BEGIN EXTRACTED DATA
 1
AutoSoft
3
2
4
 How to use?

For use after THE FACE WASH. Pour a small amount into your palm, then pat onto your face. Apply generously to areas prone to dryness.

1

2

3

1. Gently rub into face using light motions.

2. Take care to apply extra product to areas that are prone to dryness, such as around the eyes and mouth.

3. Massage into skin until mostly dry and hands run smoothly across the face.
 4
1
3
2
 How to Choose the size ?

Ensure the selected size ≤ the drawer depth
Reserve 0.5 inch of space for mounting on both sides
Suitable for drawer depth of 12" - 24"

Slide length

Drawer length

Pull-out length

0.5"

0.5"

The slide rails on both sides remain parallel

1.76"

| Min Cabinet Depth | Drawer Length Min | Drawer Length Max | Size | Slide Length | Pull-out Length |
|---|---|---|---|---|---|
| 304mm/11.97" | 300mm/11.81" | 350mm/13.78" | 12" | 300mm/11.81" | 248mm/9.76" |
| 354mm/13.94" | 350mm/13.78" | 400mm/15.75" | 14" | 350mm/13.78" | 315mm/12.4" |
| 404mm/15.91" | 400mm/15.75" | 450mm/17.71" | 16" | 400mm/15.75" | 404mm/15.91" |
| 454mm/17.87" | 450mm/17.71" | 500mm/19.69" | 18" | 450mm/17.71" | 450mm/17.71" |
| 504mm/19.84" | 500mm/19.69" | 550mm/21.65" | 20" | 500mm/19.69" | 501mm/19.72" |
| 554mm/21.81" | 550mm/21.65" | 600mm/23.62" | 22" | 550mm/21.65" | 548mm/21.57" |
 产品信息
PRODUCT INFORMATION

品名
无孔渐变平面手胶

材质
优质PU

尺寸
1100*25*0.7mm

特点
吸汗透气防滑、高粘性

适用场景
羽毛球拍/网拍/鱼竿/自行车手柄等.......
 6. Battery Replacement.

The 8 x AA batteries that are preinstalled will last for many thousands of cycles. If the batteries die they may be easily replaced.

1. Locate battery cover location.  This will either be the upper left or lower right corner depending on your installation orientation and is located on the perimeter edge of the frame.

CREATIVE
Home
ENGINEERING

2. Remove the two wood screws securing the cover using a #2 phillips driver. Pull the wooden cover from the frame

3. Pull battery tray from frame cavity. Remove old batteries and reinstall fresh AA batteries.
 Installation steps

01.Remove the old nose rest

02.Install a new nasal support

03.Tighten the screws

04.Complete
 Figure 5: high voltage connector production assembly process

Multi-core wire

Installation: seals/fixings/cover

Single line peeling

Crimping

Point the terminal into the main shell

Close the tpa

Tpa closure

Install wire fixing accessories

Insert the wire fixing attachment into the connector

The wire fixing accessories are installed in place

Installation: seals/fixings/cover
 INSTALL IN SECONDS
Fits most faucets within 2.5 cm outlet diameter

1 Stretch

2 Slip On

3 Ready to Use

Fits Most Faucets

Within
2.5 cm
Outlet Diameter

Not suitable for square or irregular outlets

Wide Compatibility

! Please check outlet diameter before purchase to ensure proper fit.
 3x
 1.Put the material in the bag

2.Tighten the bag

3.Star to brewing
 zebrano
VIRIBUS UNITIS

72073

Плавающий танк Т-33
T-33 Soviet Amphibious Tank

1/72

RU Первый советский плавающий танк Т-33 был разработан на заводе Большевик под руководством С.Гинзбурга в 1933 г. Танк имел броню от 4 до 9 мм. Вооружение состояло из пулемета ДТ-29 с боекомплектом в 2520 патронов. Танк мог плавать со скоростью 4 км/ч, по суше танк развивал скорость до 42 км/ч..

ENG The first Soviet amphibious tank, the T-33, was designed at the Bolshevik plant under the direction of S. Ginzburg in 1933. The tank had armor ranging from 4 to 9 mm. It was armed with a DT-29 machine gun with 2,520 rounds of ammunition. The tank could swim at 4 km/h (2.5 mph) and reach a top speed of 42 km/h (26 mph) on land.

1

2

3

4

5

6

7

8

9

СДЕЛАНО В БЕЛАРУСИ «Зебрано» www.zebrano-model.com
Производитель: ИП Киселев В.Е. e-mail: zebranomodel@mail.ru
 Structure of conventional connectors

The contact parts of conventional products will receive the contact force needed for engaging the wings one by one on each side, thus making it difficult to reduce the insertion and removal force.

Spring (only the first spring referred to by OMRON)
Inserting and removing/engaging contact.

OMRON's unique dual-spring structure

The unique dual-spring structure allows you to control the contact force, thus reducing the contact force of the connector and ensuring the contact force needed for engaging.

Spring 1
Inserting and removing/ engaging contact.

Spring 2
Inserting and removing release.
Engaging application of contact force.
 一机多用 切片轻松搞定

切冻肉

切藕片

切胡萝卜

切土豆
END EXTRACTED DATA
• _ASSIGNED TASK_: Looking through the data above, copy out each line in which the string "unique" occurs.

• _RESULT FOR THIS EXERCISE_:
OMRON's unique dual-spring structure
The unique dual-spring structure allows you to control the contact force, thus reducing the contact force of the connector and ensuring the contact force needed for engaging.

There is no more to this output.